School closures during the pandemic could erase over $500 billion of potential economic growth from a handful of Asian countries, according to Oxford Economics.
The countries are: India, Indonesia, Malaysia, the Philippines and Thailand.
From 2021 to 2035, each of these economies may lose 0.3% and 0.8% of potential GDP per year on average, according to a report by the economic advisory firm.
As a result of pandemic-induced school closures, those countries could lose a collective GDP of approximately $511 billion.
Schools throughout the world were forced to close when the Covid pandemic hit in 2020, and students had to move from face-to-face lessons to remote learning for many months on end.
Schools in the Philippines were fully or partially closed for around 18 months between February 2020 and March 2022 — longer than the other countries mentioned, the report said.
Because of that, the Philippines could see the highest loss in potential GDP and investments between 2021 and 2035, according to the global research firm.
In comparison, schools in Thailand were fully or partially closed for 10 months, the shortest time among the five countries. Thailand is expected to see the least loss in potential GDP and investments during the same period.

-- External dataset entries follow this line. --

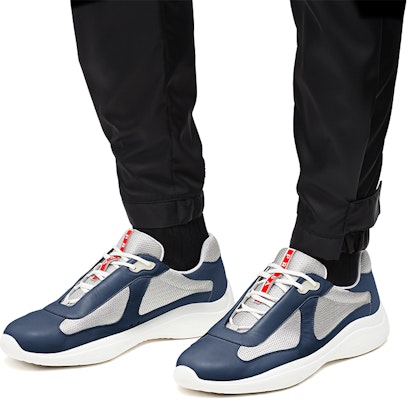 프라다 아메리카스컵 '발틱 블루' (Prada Americas Cup 'Baltic Blue') 4E3337-6GW-F0W4C Sizing 프라다 아메리카스컵 '발틱 블루' (Prada Americas Cup 'Baltic Blue') 4E3337-6GW-F0W4C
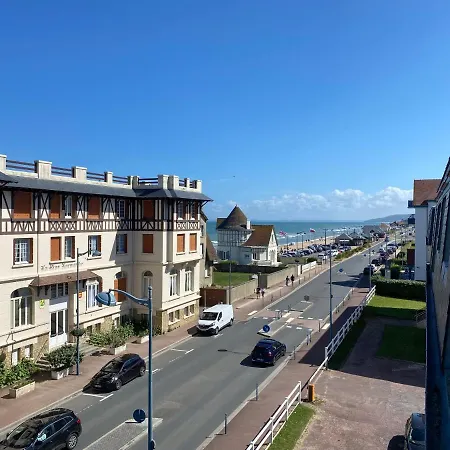 Belle Vue Mer - Sur Mer Villers-sur-Mer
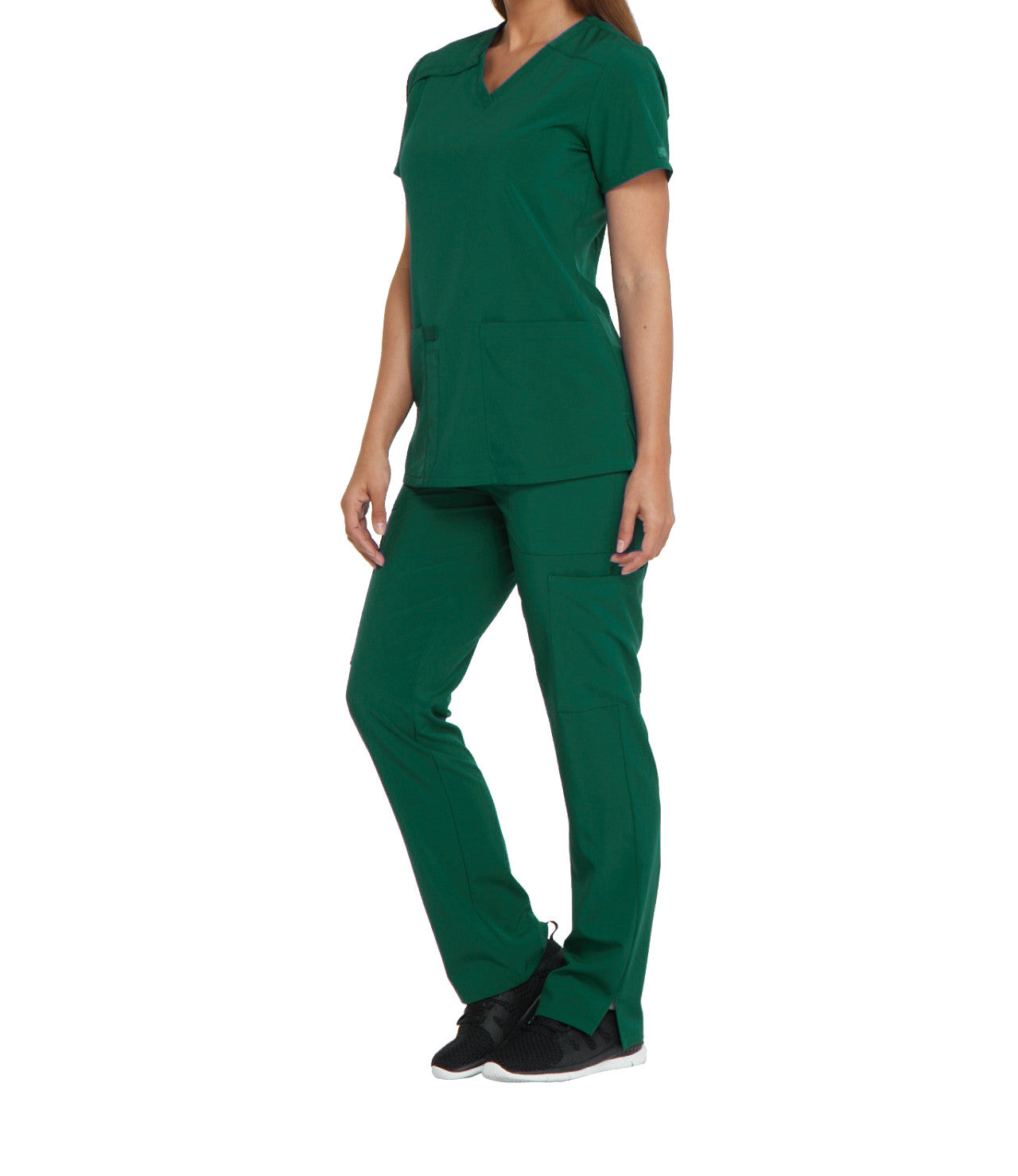 Dickies EDS Essentials Scrub Set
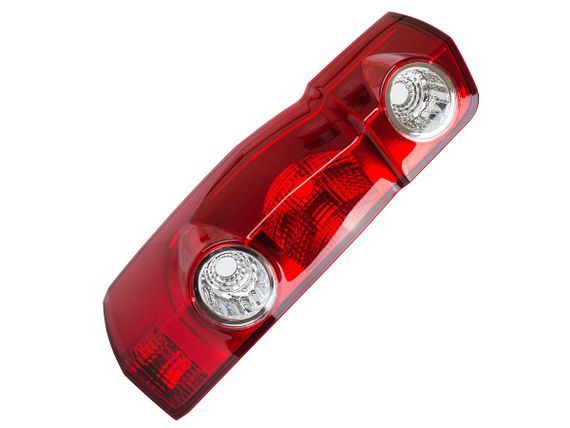 Ліхтар задній VW Crafter 2005-2017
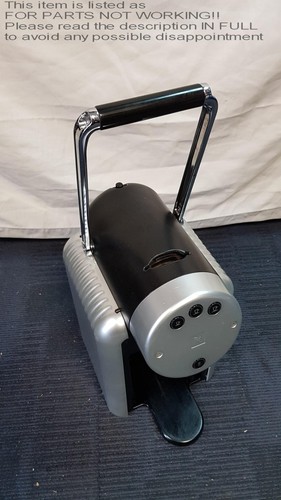 For parts nespresso zenius - for,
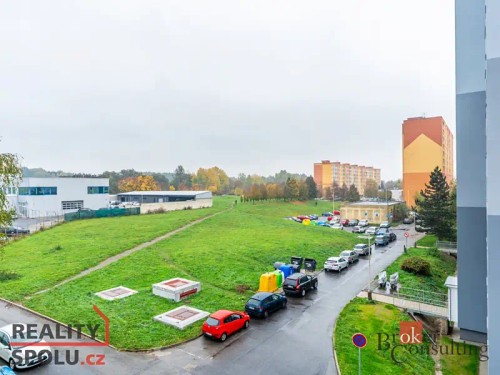 Prodaný byt 4+1 98 m²
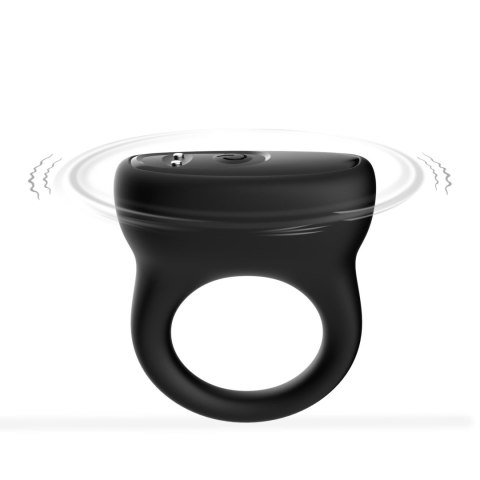 Oring Black, 9 vibration functions B - Series Joy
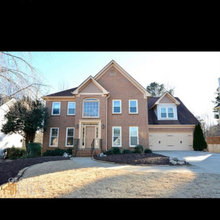 Danielles house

However, the report highlighted that Thailand has a lower GDP and people had lower levels of education to begin with, “which means there is a lower base to lose out from.”
Investment losses
Many students from these developing economies come from lower-income households and did not have internet access, adequate technology, or a comfortable space to study when schools were closed. These students are more likely to drop out of school entirely, leading to a drop of economic productivity in the long term due to lower income levels and less spending power.
“Lower human capital, incomes, and health may in turn reduce human capital accumulation of the affected individuals’ children in the future, creating a vicious cycle for multiple generations,” the report said, predicting that lower income and less private consumption could lead to an estimated reduction of $240 billion between 2021 to 2035 across the five countries.
In turn, public and private companies locally and internationally will not have the confidence to invest in these countries. Oxford Economies estimated that total fixed investment will be slashed by $181 billion across the five countries from 2021 to 2035.
India is expected to see the highest losses of investments at almost $100 billion over the same period. That’s followed by Indonesia, the Philippines, Malaysia, and Thailand, the report said.